I believe the count of numbers I’m looking for is the factorial of the base. So Base 10’s file would contain 3628800 numbers. The Base 12 file of numbers without duplicate digits would contain 12 factorial numbers or 479001600 different numbers, none of which contain a duplicated digit.

I’ll add this separately in case it wasn’t clear - note, what do I click to edit my posts. I didn’t see an icon for that? I see the pencil at the bottom of this post. I guess I’m used to a longer duration window for making changes.

When I say all unique numbers, I’m looking for a 10 digit number for BASE 10 - not a number like “238” And when I say unique, I mean none of the digits in the number are duplicated as per my initial post.

* Exercise requirements:
[1] List each distinct number written in digits in the forum post, giving each one only once.
[2] Please state what the writer of the forum post says they see at the bottom of the post.
[3] Translate this sentence from the forum post into German: "I guess I’m used to a longer duration window for making changes."

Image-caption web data
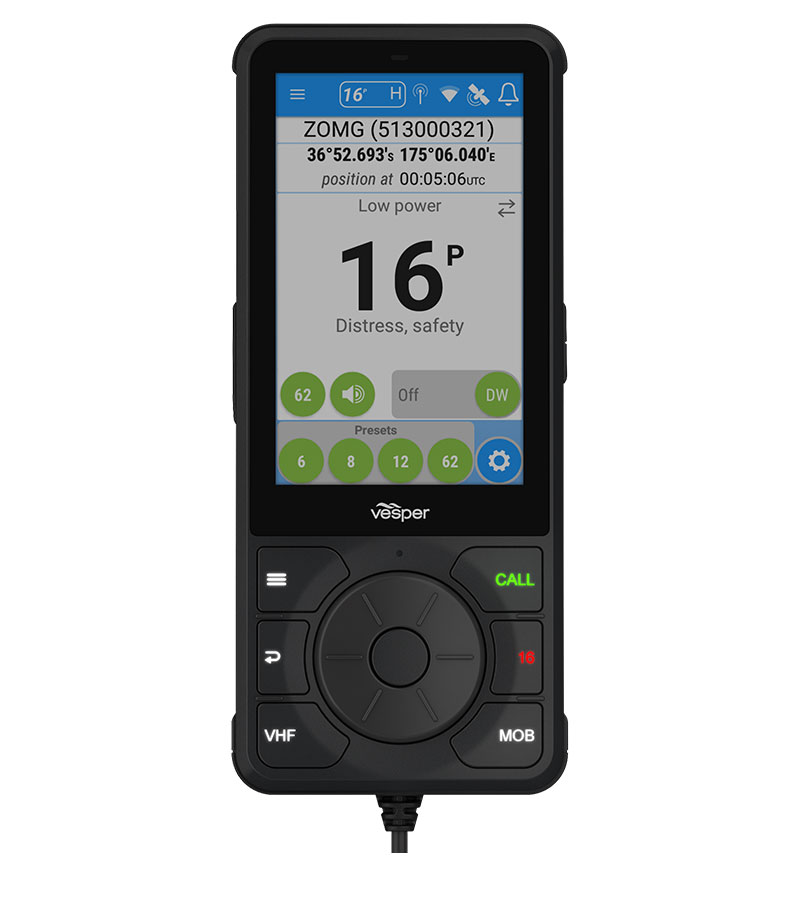 Garmin Cortex V1 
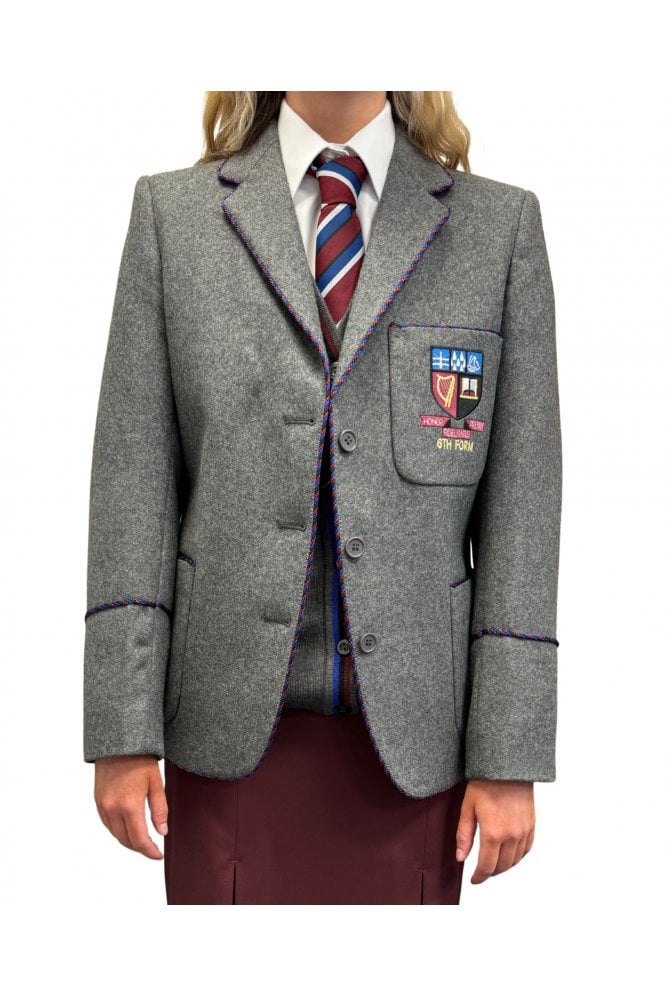 Victoria 6th Girls Blazer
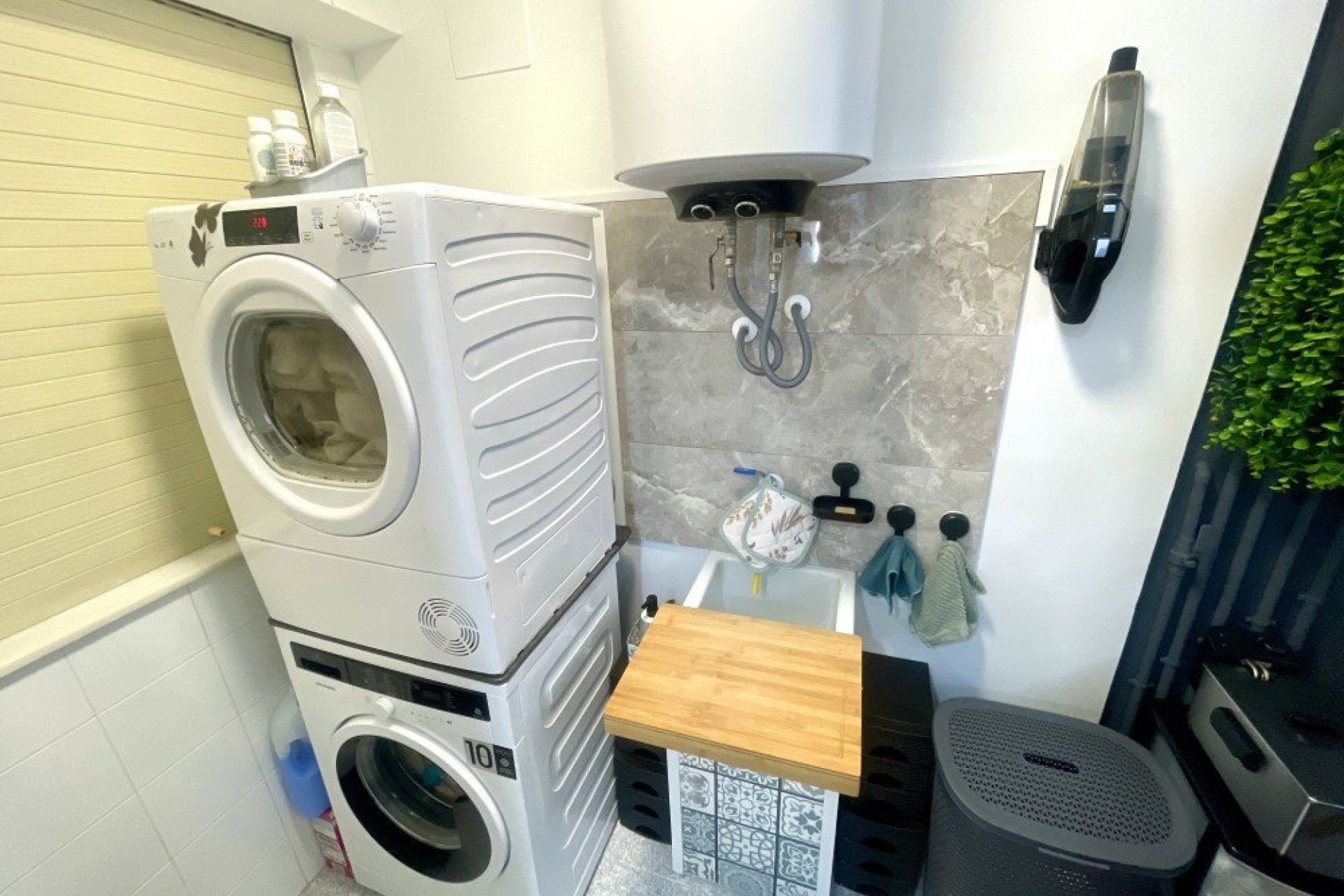 Resale - Apartment -
Orihuela Costa - Costa Blanca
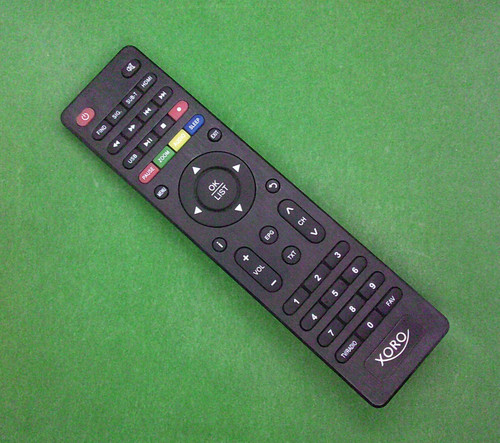Original fernbedienung xoro - original,
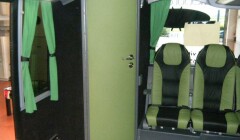 Van Hool Acron TX15 - DELUXE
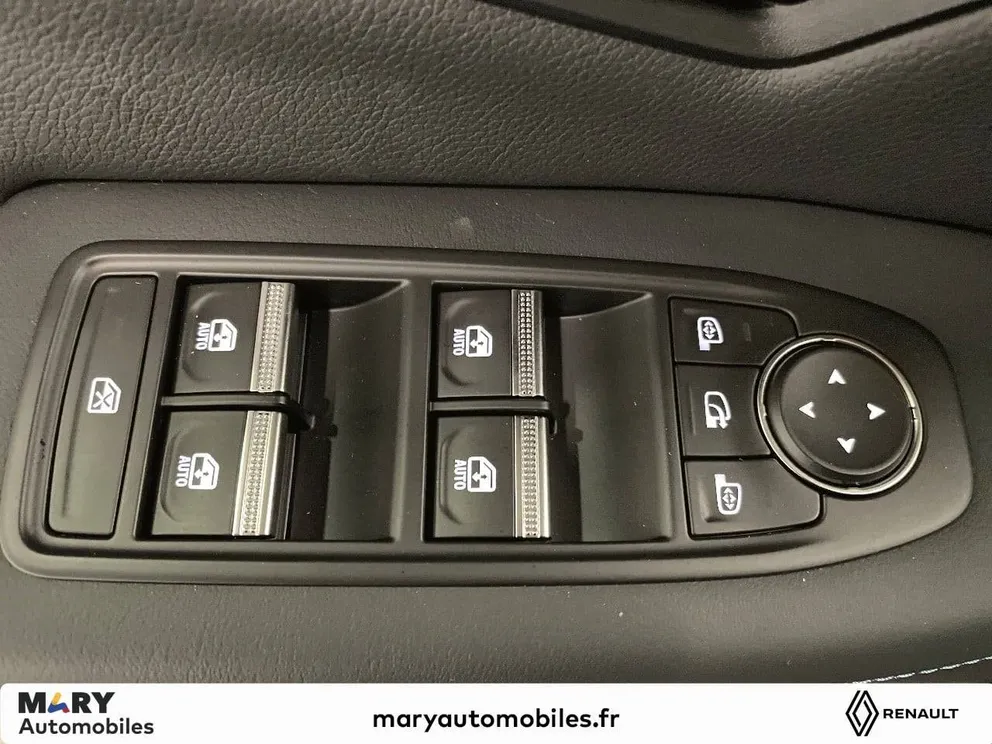 Véhicule occasion 214040 - renault SCENIC - Photo 14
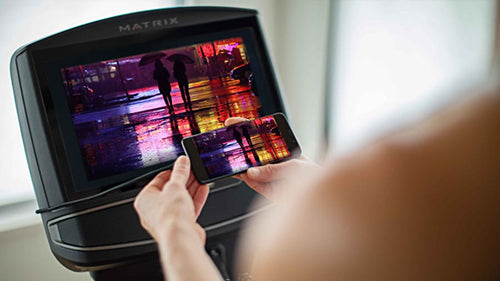 The Best Fitness Apps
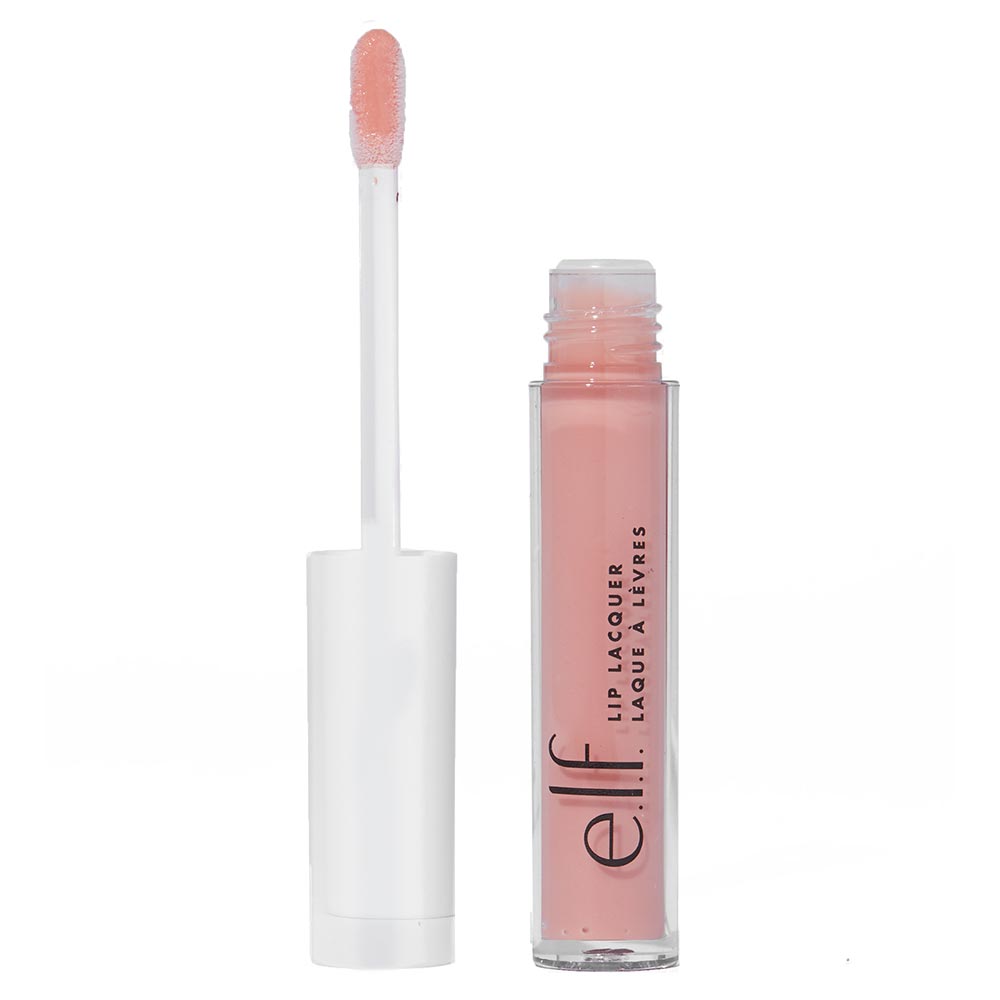 Lip Lacquer Whisper Pink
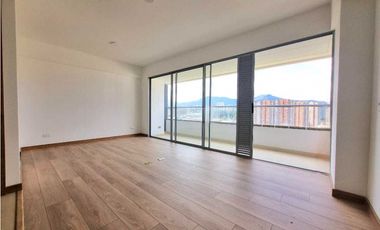 Venta Apartaestudio Pan de Azúcar. Sabaneta 48.53m2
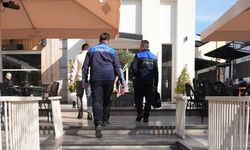 Büyükşehir Zabıtası’ndan Erişilebilirlik Denetimi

* Answer set:
[1] 10, 3628800, 12, 479001600, 238

[2] The pencil.

[3] Ich schätze, ich bin an ein längeres Zeitfenster für Änderungen gewöhnt.